• _Objetivo del ejercicio_:
Renombra "weathered stone" como "gray stone" en todas estas líneas y vuelve a escribirlas sin ningún otro cambio.

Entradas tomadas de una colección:
===============
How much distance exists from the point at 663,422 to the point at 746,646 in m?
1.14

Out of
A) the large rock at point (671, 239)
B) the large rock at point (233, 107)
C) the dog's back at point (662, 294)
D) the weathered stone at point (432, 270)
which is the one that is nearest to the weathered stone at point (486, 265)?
===============
• _Respuesta_:
How much distance exists from the point at 663,422 to the point at 746,646 in m?
1.14

Out of
A) the large rock at point (671, 239)
B) the large rock at point (233, 107)
C) the dog's back at point (662, 294)
D) the gray stone at point (432, 270)
which is the one that is nearest to the gray stone at point (486, 265)?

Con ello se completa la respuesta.